Firmy doświadczające deficytów kadrowych, chcąc radzić sobie z tą sytuacją, najczęściej sięgają po podnoszenie stawek płac. Anna Kaczmarz
Niemal co druga firma w Polsce deklaruje, że doświadczyła niedoborów kadrowych. Pracodawcy, chcąc radzić sobie z tą niespotykaną w ostatnich dekadach sytuacją, stawiają w pierwszej kolejności na podwyżki dla pracowników, a także proponują nadgodziny. Jednocześnie więcej niż 1/4 firm deklaruje, że sięga po pracowników z Ukrainy.

Plany przedsiębiorców związane z tworzeniem nowych miejsc pracy w 2018 roku są jasne – będą zatrudniać. To wniosek z szybkiego monitoringu przygotowanego przez Narodowy Bank Polski. Analitycy banku centralnego mówią o kontynuacji pozytywnych trendów zatrudnieniowych z ubiegłego roku. A te są na rekordowych poziomach i już przekroczyły wyniki z przełomu lat 2007 i 2008, gdy notowany był największy do tej popyt na pracowników.

-Plany związane z rozwojem wielu firm, a nawet całych sektorów gospodarki, mogą być w tym roku wstrzymywane, ze względu na nasilające się braki kadrowe.

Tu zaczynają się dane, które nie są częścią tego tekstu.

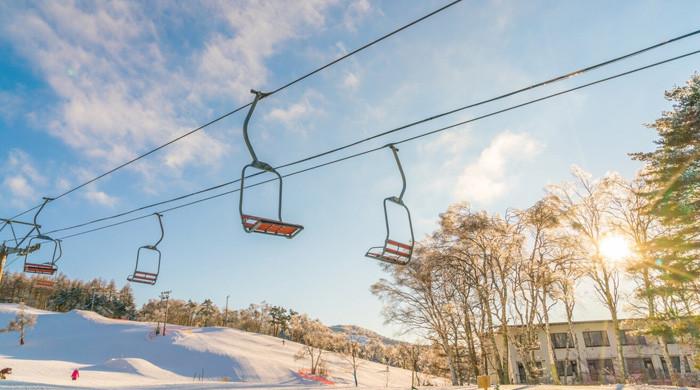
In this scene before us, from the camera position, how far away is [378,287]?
97.2 feet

Z naszych najnowszych badań wynika, że już 50,5 proc. firm w kraju doświadczyła problemów rekrutacyjnych, a wśród przedsiębiorców, którzy planują zwiększanie poziomów zatrudnienia w najbliższych miesiącach, ten odsetek sięgnął niemal 70 proc. To oznacza, że pomimo ambitnych planów rekrutacyjnych wielu pracodawców pozostanie z nieobsadzonymi miejscami pracy, a to dodatkowo będzie wzmagać rywalizację o kandydatów – podkreśla Maciej Witucki, Prezes Zarządu Work Service S.A.

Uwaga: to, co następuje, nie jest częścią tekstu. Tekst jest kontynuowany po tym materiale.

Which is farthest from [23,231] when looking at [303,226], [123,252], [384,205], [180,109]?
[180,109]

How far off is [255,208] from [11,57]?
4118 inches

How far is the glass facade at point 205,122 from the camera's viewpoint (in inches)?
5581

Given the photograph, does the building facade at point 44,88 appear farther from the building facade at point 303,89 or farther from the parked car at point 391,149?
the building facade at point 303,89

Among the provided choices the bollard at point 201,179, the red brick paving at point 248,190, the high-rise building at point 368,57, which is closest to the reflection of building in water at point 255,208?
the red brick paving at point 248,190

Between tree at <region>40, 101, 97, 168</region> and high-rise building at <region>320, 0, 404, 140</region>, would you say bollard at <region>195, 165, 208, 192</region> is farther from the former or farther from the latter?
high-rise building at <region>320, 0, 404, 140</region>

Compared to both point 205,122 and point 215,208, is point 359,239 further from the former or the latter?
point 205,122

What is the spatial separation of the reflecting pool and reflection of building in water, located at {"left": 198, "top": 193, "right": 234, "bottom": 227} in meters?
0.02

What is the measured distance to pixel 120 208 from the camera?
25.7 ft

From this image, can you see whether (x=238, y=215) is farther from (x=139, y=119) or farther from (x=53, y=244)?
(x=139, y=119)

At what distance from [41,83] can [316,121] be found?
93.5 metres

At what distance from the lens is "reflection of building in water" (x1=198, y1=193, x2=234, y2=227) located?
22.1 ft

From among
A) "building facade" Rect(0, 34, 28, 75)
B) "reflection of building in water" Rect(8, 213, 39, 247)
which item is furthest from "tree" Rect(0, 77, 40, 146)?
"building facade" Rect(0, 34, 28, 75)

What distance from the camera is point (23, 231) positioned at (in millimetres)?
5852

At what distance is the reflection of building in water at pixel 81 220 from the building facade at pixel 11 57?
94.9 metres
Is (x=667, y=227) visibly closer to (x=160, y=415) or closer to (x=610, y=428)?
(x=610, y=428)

Do największych trudności rekrutacyjnych przyznają się obecnie duże firmy (62 proc.), zatrudniające ponad 250 pracowników. Dla porównania, niedoborów kadrowych, doświadczyło „tylko” 48,5 proc. małych przedsiębiorstw. Na największe deficyty kadrowe narzekają przedstawiciele branży produkcyjnej (77,8 proc.), handlu (60 proc.) i usług (50,6 proc.)- wynika z najnowszego raportu Work Service „Barometr Rynku Pracy IX”.

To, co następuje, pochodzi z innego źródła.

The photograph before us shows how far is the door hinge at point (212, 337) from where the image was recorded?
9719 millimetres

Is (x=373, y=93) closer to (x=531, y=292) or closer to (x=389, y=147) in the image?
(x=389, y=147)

- Porównując Polskę z krajami Europy Środkowej, możemy powiedzieć, że nie doświadczamy jeszcze tak niskich poziomów bezrobocia, jak choćby w Czechach, Niemczech czy na Węgrzech. Naszym znacznie większym problemem pozostaje wyraźnie niższa aktywność zawodowa osób w wieku produkcyjnym. Na tym tle odbiegamy zarówno od średnich unijnych, jak i od krajów naszego regionu. To właśnie ten czynnik odpowiada za dzisiejsze deficyty na rynku pracy. Należy pamiętać, że w Polsce mamy wielomilionową grupę osób biernych zawodowo, które wraz z długotrwale bezrobotnymi stanowią niewykorzystane rezerwy kadrowe. Dlatego dzisiejszą dobrą koniunkturę warto wykorzystać do intensywnych działań aktywizacyjnych. Szczególnie, że niemal 1/4 firm ma dziś trudności ze znalezieniem pracowników niewykwalifikowanych, a więc tych osób, które potencjalnie można by przywrócić spoza dzisiejszego rynku – dodaje Witucki.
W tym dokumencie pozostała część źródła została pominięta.